The efforts of academics, women's groups, and artists like Patheja are raising major questions about gender issues and the need for safe public space in a country that's often preferred to ignore them. Amid India's booming economy and changing social atmosphere, most women still face taunts and groping on a near-daily basis.

Walks around town, even in the country's gleaming new offices and malls, are often fraught with unwelcome comments or advances. A permissive attitude toward "eve-teasing" has made change difficult, with offenders frequently dismissed as harmless or even justified, and run-down and often maze-like urban infrastructure can mean that many public spaces remain threatening for women.

For her part, Patheja's highly visible demonstrations have turned Blank Noise Project into one of India's most well-known – and perhaps most controversial – community-art projects. But other groups have taken a more systematic approach to advancing women's safety.

New Delhi-based Jagori has conducted comprehensive safety audits of the city's neighborhoods, and its new "SafeDelhi" campaign has set up kiosks and support lines to help women define and report sexual harassment. This year, the group distributed over 5,000 antiharassment stickers to rickshaw drivers, whose green-and-yellow three-wheelers are often intimidating vehicles for solo women.

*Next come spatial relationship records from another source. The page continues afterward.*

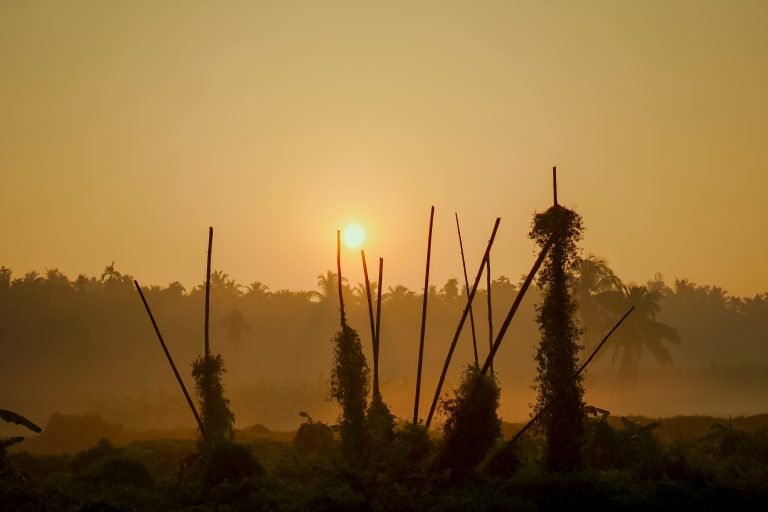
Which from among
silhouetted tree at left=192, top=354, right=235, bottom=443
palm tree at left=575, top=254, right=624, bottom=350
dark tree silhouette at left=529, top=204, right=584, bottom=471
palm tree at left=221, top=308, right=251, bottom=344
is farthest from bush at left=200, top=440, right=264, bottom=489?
palm tree at left=221, top=308, right=251, bottom=344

When sociologist Shilpa Phadke helped start the academic Gender and Space Project in Mumbai (Bombay), she had not counted on a public advocacy role. But when an interview with a rail official led to his request for help in making stations less threatening for women, the Project's graduate students sprang into action, counting every broken light in 35 city stations.

In cities like Mumbai, Chennai, and Bangalore, women's self-defense classes have grown increasingly popular, with upper and middle-class women wait-listed for courses in karate and the Israeli martial art krav maga.

But for all the efforts being made to safeguard women against harassment, even the major statutes against sexual harassment in India have proven troublesome. Activists have been quick to point out that the laws against attacking the "modesty" of women do more to regulate women's behavior than safeguard their rights.

Pratiksha Baxi, an assistant professor at Jawaharlal Nehru University and one of India's foremost experts on sexual harassment, remains skeptical of the ordinances. "The provisions aim at regulating women's sexuality rather than protecting their autonomy or their right to be in public spaces without being harassed or raped," Ms. Baxi says.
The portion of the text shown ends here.